Exercise goal
Filter the records, keeping every line that has the string "proportion".

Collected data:

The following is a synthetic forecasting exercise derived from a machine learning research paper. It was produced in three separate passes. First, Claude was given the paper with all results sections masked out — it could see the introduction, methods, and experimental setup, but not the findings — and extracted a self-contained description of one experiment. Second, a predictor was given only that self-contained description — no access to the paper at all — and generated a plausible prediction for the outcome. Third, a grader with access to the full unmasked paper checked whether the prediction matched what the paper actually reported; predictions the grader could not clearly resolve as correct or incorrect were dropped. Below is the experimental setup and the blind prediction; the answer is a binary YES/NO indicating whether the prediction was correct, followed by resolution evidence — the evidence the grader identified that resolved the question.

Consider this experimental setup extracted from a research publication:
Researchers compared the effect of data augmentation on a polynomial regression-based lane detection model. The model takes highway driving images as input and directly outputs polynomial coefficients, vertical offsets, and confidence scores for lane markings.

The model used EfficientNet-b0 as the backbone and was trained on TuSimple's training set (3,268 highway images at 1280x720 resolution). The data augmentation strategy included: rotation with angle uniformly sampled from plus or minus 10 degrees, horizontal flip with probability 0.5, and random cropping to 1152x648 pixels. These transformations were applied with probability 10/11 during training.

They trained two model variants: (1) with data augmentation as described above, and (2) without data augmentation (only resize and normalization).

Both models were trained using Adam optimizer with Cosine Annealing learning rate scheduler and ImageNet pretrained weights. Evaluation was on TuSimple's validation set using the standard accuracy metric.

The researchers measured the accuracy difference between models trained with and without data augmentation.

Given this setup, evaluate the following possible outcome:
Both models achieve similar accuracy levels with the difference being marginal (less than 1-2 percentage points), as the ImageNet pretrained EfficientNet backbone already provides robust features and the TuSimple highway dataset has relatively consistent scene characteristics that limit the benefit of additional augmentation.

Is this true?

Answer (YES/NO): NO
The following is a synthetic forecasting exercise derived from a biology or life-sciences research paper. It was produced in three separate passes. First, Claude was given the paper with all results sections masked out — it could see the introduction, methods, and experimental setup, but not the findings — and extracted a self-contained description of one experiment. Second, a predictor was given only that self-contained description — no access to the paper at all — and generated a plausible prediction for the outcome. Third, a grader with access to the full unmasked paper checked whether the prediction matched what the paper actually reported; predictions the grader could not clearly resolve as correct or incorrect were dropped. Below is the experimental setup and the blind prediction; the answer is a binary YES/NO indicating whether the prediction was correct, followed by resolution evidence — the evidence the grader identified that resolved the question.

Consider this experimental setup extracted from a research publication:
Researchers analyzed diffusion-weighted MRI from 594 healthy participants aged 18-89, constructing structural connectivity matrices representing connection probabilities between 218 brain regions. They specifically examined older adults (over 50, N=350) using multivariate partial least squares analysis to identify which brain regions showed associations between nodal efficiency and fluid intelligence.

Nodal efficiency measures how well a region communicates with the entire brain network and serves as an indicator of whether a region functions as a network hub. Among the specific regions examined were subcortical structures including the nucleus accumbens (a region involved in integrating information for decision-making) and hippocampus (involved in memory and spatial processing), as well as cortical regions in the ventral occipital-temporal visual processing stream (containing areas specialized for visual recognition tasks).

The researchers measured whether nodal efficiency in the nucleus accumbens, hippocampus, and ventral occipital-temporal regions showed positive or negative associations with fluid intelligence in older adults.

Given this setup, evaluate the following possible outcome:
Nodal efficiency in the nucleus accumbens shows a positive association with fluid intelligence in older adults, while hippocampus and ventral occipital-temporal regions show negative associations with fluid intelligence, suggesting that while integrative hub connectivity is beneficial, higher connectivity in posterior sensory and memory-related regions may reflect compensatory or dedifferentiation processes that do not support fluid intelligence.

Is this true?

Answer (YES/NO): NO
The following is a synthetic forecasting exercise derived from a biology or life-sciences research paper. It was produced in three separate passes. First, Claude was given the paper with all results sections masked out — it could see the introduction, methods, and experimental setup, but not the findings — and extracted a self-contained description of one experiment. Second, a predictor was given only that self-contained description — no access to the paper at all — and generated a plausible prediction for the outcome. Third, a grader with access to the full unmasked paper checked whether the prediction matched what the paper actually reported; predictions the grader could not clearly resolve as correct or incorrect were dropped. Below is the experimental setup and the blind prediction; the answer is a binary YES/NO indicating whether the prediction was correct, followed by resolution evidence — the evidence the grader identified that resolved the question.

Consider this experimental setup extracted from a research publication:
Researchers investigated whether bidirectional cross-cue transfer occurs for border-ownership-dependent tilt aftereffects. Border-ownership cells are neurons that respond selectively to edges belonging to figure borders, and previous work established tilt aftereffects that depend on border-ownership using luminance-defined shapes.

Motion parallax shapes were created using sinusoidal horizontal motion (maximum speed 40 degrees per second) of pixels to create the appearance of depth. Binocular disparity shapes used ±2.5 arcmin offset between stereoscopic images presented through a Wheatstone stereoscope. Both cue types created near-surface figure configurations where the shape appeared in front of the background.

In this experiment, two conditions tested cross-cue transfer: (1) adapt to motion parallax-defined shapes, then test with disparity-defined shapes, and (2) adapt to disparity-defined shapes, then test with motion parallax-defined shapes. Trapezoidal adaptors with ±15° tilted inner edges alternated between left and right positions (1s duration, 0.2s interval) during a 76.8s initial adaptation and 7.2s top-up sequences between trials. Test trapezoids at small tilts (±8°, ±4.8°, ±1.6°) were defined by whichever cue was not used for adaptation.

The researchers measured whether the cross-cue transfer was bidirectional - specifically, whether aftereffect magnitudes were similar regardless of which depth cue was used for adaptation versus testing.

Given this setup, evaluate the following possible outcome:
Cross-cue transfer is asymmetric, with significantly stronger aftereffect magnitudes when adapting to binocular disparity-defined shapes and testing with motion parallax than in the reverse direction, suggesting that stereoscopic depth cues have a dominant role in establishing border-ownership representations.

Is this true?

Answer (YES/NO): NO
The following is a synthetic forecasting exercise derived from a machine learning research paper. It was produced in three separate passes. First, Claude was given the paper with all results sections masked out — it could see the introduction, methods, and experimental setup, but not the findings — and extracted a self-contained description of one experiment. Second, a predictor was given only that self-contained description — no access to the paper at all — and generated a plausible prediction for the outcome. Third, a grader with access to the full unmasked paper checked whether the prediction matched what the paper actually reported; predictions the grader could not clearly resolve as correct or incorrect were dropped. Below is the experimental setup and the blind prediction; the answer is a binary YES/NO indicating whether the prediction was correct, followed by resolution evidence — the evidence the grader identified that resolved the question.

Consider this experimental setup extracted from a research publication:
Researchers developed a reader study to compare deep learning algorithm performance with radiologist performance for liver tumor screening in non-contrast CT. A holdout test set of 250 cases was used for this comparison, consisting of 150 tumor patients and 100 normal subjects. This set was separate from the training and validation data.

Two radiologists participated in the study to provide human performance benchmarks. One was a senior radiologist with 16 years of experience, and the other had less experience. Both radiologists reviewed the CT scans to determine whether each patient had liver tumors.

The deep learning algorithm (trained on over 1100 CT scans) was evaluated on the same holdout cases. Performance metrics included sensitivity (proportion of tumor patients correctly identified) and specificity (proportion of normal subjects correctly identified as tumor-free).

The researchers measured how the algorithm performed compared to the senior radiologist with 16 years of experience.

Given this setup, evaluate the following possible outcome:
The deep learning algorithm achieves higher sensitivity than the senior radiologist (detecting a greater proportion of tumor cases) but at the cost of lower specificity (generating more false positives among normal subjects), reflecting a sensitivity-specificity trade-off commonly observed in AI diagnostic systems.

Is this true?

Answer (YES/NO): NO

Reply
The deep learning algorithm (trained on over 1100 CT scans) was evaluated on the same holdout cases. Performance metrics included sensitivity (proportion of tumor patients correctly identified) and specificity (proportion of normal subjects correctly identified as tumor-free).
The deep learning algorithm achieves higher sensitivity than the senior radiologist (detecting a greater proportion of tumor cases) but at the cost of lower specificity (generating more false positives among normal subjects), reflecting a sensitivity-specificity trade-off commonly observed in AI diagnostic systems.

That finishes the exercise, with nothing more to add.